Klein Keynote Speaker at STEM Think Tank 2008

Stacy Klein, associate dean for outreach at Vanderbilt’s School of Engineering and associate professor of the practice of biomedical engineering, gave the keynote speech at the STEM Think Tank 2008. Eighty-five leaders in science, technology, engineering and mathematics education for girls participated in the conference, which took place Jan. 31- Feb.1, 2008, at Nashville’s Harpeth Hall School.

In her talk titled, “Transforming Girls’ STEM Education,” Klein noted that the number of science and engineering degrees awarded to U.S. citizens is decreasing at a time when job growth in these areas is predicted to increase.

“Performance trends of American students on comparative international assessments in math and science show a course of decline from near the top in elementary school to near the bottom by the end of high school,” she said.

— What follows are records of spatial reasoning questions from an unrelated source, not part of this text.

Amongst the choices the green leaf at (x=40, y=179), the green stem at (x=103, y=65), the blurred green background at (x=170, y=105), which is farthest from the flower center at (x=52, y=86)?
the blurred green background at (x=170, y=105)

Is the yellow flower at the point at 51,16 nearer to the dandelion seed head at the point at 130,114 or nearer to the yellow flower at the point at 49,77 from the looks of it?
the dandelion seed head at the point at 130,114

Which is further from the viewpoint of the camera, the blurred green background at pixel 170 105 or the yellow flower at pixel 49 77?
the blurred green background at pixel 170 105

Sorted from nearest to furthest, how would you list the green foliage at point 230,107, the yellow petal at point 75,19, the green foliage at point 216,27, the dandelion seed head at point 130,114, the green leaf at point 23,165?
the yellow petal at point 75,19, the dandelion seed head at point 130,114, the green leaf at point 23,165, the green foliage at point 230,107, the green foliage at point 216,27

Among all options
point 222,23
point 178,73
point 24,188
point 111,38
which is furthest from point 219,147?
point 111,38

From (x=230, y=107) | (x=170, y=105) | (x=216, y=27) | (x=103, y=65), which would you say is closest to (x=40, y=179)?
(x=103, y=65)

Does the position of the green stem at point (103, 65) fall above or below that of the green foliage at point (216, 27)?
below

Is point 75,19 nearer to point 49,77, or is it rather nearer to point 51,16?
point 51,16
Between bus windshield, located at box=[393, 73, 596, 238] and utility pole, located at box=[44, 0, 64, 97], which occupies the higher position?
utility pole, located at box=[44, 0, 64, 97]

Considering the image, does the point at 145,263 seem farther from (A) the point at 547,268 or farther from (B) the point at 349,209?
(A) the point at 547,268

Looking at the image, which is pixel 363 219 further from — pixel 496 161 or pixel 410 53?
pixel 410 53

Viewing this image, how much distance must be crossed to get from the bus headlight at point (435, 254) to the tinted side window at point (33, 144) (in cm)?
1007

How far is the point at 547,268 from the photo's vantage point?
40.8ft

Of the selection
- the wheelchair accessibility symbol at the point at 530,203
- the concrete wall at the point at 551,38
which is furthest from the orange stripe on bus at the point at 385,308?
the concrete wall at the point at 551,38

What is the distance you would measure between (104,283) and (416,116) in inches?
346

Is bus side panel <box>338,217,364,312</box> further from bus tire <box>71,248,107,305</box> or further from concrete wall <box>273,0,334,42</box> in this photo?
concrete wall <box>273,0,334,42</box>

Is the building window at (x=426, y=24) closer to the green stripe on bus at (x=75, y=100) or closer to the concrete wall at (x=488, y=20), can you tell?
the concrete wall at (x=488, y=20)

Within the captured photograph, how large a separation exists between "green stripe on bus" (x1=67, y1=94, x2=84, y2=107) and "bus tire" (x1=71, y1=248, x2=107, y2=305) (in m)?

Although more women than men are earning doctorates in traditional female fields such as education and the humanities, they lag significantly at the doctoral level in the sciences, computer science, engineering and mathematics.

“We need to recruit, educate and retain excellent K–12 teachers who fundamentally understand biology, chemistry, physics, engineering and mathematics,” Klein said, quoting the national report Rising Above the Gathering Storm. “The critical lack of technically trained people in the United States can be traced directly to poor K–12 mathematics and science instruction.”

According to Klein, research shows that girls learn best when the curriculum clearly links mathematics, science, and technology to the real world and offers collaborative coursework utilizing girls’ verbal skills.

She noted that Vanderbilt offers two effective National Science Foundation-funded programs for secondary school science teachers: Vanderbilt Instruction in Biomedical Engineering for Secondary Science (VIBES) and the Research Experiences for Teachers (RET).